··· DATEN ZUR AUFGABE ···

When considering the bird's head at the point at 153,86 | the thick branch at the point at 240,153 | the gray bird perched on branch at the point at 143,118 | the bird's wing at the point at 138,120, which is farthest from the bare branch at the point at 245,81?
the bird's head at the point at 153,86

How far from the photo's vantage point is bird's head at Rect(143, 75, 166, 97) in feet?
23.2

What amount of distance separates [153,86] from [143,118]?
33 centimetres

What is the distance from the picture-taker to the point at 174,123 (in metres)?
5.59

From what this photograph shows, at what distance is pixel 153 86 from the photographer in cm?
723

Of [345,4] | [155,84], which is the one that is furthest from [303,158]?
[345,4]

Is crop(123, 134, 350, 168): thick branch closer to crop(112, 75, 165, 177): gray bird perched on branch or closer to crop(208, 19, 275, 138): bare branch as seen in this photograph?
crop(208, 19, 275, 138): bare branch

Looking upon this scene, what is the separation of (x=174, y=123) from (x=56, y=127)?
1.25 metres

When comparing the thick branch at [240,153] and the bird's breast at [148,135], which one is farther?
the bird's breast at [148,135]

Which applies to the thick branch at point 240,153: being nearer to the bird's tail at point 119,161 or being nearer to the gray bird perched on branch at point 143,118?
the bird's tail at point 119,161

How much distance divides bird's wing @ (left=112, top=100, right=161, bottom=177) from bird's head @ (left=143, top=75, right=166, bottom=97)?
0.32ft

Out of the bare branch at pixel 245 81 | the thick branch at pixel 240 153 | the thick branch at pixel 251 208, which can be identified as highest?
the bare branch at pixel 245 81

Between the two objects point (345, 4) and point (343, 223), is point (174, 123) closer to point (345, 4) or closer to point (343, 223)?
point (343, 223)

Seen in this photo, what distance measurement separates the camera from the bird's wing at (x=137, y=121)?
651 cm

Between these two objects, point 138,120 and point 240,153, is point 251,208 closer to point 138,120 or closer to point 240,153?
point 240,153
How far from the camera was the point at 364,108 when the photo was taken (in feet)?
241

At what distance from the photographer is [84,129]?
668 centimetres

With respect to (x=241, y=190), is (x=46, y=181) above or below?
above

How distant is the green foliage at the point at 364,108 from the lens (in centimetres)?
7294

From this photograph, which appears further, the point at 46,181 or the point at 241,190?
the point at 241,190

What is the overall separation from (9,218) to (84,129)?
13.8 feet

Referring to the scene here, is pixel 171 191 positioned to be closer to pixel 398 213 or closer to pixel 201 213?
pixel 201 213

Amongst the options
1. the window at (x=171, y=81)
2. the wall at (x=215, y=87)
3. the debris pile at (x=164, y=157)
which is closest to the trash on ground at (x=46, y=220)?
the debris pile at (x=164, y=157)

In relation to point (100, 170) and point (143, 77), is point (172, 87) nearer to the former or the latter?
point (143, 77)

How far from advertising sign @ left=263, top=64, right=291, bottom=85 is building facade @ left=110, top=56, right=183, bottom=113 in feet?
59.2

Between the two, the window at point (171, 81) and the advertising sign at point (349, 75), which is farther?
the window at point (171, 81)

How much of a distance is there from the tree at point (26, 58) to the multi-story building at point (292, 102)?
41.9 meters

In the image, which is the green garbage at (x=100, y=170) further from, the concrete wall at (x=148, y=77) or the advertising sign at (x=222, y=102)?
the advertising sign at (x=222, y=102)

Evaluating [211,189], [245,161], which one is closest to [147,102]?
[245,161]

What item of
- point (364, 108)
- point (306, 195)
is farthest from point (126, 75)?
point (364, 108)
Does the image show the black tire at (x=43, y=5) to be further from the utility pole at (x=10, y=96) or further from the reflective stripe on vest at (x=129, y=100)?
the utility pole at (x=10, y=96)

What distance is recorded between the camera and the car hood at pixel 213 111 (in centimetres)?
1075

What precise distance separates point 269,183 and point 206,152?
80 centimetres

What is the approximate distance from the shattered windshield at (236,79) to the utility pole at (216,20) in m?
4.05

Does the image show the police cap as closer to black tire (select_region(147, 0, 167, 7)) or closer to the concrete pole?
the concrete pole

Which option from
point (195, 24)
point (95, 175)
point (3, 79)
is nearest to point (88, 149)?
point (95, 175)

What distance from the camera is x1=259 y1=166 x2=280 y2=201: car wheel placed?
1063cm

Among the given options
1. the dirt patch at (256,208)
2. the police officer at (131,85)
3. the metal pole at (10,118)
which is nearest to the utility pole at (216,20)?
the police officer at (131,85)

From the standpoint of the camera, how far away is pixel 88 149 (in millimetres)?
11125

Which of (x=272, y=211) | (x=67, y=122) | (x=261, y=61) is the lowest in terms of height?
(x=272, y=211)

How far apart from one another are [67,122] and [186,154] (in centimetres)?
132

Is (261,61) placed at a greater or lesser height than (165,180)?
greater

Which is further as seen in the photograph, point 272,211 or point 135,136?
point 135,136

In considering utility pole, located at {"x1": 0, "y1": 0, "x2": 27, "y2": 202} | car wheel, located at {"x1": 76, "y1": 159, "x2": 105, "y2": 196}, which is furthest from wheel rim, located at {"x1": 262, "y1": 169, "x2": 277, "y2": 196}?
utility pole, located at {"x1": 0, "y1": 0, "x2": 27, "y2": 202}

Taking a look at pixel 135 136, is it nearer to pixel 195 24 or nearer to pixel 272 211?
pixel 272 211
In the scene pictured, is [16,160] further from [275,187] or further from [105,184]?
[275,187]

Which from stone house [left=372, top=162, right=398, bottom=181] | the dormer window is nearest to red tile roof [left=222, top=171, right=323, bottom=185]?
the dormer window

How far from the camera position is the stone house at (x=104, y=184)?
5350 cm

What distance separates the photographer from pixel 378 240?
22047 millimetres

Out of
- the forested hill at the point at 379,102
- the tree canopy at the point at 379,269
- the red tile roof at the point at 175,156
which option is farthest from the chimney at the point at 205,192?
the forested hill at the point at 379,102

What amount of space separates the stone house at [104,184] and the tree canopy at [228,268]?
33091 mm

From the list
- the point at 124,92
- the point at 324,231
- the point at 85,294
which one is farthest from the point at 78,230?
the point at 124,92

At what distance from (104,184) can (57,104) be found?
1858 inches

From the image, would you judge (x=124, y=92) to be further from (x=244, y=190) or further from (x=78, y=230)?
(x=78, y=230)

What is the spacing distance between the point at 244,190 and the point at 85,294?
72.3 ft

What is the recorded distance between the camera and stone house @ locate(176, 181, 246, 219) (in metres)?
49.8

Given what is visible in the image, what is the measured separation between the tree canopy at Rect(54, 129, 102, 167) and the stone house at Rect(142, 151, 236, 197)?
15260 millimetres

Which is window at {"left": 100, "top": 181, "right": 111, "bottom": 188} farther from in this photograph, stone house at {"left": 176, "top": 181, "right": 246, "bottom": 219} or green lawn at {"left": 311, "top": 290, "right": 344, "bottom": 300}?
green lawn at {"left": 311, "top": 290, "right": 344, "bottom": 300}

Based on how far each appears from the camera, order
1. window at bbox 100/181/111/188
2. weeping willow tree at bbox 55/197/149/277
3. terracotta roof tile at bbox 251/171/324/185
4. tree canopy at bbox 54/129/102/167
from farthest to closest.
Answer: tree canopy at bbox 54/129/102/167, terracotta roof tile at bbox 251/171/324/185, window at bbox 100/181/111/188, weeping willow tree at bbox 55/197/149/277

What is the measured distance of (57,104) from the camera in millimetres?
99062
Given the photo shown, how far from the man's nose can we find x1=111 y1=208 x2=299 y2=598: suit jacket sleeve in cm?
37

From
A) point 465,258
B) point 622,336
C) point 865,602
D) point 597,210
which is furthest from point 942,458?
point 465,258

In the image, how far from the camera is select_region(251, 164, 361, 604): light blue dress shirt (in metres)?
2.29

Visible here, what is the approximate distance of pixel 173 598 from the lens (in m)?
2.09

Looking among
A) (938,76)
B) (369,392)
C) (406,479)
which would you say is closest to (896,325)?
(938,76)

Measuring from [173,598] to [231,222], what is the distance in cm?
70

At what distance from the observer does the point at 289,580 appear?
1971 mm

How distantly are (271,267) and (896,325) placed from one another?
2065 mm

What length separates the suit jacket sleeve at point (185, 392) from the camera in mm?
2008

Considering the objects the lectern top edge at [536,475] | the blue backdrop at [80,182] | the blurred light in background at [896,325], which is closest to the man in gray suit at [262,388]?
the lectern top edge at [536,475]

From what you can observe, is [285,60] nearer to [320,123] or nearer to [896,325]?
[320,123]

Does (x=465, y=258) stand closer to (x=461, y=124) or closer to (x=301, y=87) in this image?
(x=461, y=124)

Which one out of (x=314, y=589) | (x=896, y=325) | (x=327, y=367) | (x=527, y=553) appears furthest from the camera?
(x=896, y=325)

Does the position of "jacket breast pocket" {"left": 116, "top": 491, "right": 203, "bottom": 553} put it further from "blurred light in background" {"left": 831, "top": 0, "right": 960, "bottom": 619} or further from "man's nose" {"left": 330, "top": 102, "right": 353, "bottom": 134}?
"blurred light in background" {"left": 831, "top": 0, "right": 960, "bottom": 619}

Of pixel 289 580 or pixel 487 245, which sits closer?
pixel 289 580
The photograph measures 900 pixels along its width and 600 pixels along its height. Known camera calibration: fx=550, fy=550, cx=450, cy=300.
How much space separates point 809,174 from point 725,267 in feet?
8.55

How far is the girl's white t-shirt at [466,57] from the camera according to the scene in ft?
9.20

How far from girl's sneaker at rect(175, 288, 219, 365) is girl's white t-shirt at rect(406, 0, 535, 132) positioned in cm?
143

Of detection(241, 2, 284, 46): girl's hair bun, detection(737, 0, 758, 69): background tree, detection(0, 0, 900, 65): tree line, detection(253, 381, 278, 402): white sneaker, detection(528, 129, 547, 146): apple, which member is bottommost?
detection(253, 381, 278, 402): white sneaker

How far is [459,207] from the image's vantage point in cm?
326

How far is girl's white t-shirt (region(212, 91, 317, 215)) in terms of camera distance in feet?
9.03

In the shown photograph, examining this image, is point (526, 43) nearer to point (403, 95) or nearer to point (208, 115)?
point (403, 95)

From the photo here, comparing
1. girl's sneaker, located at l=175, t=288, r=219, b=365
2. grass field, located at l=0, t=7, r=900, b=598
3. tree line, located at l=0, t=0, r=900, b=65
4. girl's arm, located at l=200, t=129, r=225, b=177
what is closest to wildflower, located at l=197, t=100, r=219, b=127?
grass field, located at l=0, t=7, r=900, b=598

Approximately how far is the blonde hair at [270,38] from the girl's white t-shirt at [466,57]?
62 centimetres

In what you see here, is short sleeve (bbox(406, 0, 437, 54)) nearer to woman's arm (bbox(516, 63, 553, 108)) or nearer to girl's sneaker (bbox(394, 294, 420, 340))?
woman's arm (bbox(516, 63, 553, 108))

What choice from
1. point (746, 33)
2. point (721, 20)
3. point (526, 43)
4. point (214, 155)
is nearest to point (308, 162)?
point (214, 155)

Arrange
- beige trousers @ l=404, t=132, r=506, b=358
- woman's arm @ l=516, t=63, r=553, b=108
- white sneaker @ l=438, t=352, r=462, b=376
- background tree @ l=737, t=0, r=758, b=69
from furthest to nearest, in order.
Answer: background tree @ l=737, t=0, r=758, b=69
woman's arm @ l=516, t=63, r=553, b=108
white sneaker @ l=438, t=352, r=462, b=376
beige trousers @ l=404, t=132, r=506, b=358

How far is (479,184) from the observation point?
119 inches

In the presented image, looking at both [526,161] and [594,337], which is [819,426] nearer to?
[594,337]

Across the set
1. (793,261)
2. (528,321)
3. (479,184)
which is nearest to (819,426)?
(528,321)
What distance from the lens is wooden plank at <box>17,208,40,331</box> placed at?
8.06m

···

_ARBEITSANWEISUNG_
Gib die Daten vom Anfang bis einschließlich der Zeile mit „668 centimetres“ erneut aus und ersetze dabei „photographer“ durch „camera operator“. Alles Übrige bleibt unverändert.

_LÖSUNG_
When considering the bird's head at the point at 153,86 | the thick branch at the point at 240,153 | the gray bird perched on branch at the point at 143,118 | the bird's wing at the point at 138,120, which is farthest from the bare branch at the point at 245,81?
the bird's head at the point at 153,86

How far from the photo's vantage point is bird's head at Rect(143, 75, 166, 97) in feet?
23.2

What amount of distance separates [153,86] from [143,118]?
33 centimetres

What is the distance from the picture-taker to the point at 174,123 (in metres)?
5.59

From what this photograph shows, at what distance is pixel 153 86 from the camera operator in cm?
723

Of [345,4] | [155,84], which is the one that is furthest from [303,158]?
[345,4]

Is crop(123, 134, 350, 168): thick branch closer to crop(112, 75, 165, 177): gray bird perched on branch or closer to crop(208, 19, 275, 138): bare branch as seen in this photograph?
crop(208, 19, 275, 138): bare branch

Looking upon this scene, what is the separation of (x=174, y=123) from (x=56, y=127)?
1.25 metres

When comparing the thick branch at [240,153] and the bird's breast at [148,135], which one is farther?
the bird's breast at [148,135]

Which applies to the thick branch at point 240,153: being nearer to the bird's tail at point 119,161 or being nearer to the gray bird perched on branch at point 143,118?
the bird's tail at point 119,161

How much distance divides bird's wing @ (left=112, top=100, right=161, bottom=177) from bird's head @ (left=143, top=75, right=166, bottom=97)?
0.32ft

Out of the bare branch at pixel 245 81 | the thick branch at pixel 240 153 | the thick branch at pixel 251 208, which can be identified as highest?
the bare branch at pixel 245 81

Between the two objects point (345, 4) and point (343, 223), is point (174, 123) closer to point (345, 4) or closer to point (343, 223)?
point (343, 223)

Seen in this photo, what distance measurement separates the camera from the bird's wing at (x=137, y=121)?
651 cm

Between these two objects, point 138,120 and point 240,153, is point 251,208 closer to point 138,120 or closer to point 240,153?
point 240,153
How far from the camera was the point at 364,108 when the photo was taken (in feet)?
241

At what distance from the camera operator is [84,129]?
668 centimetres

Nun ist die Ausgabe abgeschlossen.